Wonder if it could be sold at cost.
Just run a garden hose into it and remember to water?
And such a thing would be good in small spaces.

I dunno, I'm better at working with people than plants.

Now that I have discovered that all parts of the kudzu vine are edible, I know what I'm going to be burying the trailer in-er growing...
I'm pretty sure I can't kill kudzu and don't need to put in work to make it live. My kind of plant.
A former member
Post #: 4
...Something completely different...

If you go into poor neighborhoods you find lots of trash.
People seem to drive there and dump things.
Specifically, dead tires is what I am thinking of...but lots of other stuff.

...If we can take illegally-dumped garbage to be found in poor neighborhoods...and figure out creative ways to turn the trash back into useful, attractive things with little to no cash outlay?

This would be a useful thing also.
Do note, tires leach, it's not really safe to grow food in them.
To reuse them they likely need a surface sealant.

I was thinking of making porch steps out of old tires...I may still make a mailbox holder with tires, dirt and ...maybe...hydrophobic concrete...

http://www.greenwala....­.

Judy C.
jichang79
Group Organizer
Houston, TX
Post #: 22
sounds interesting, what other projects were you thinking of? Urban Harvest seems to already be doing the farmers market/community gardening thing throughout Houston, including those wards (unless I completely misunderstood what you were planning)


Jen I've never heard of Urban Harvest, thanks for informing me! After checking them out, we would definitely need their advice and hopefully help! So the concept behind this goes to my friend Mike Menendez and goes to this TED Video that I watched a while back. Our goal is to have the people of the wards take ownership and to build it, cultivate it, harvest it, and sell it by themselves. Our part is to get their buy in, help build with them, and help harvest it with them. The key to this is that the community has to believe and buy into the concept. That in itself will take a lot of work and education. Do I have any idea on what I'm doing, or what I'm getting myself into...nope! But I'm a fast learner, and I rarely accept "No" as an answer.

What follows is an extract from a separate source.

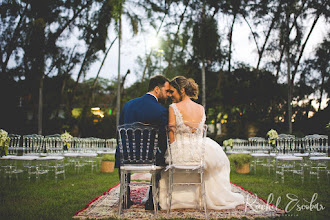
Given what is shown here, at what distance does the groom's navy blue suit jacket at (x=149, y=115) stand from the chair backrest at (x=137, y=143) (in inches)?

Other ideas that I have? I literally have dozens of ideas that go through my mind daily. Some are on a grand scale, others are more attainable (at least I think they are). I've thought of coming up with a biodegradable sani wipes to give to disease prone areas to eradicate what simple hygiene would do. These are some of the reasons why the Houston Shakers came to life. Finding people that I could express my ideas to in hopes that maybe one will foster life. Or even better, finding people that have ideas bigger than my own that I could help foster to life... Romanticism at its worst I guess.
Judy C.
jichang79
Group Organizer
Houston, TX
Post #: 23
...Something completely different...

If you go into poor neighborhoods you find lots of trash.
People seem to drive there and dump things.
Specifically, dead tires is what I am thinking of...but lots of other stuff.

...If we can take illegally-dumped garbage to be found in poor neighborhoods...and figure out creative ways to turn the trash back into useful, attractive things with little to no cash outlay?

This would be a useful thing also.
Do note, tires leach, it's not really safe to grow food in them.
To reuse them they likely need a surface sealant.

I was thinking of making porch steps out of old tires...I may still make a mailbox holder with tires, dirt and ...maybe...hydrophobic concrete...

http://www.greenwala....­.


Great IDEA! Why not combine both ideas.

Ok, so enough people have emailed me to join this project. Let's go live with it! I'll create a new discussions page for the project, and we can collaborate via Google+ hangout when we are more organized. Again, I would like to reiterate that I have NO idea what I'm doing here, so people with ideas and suggestions, please do so. We're in it together.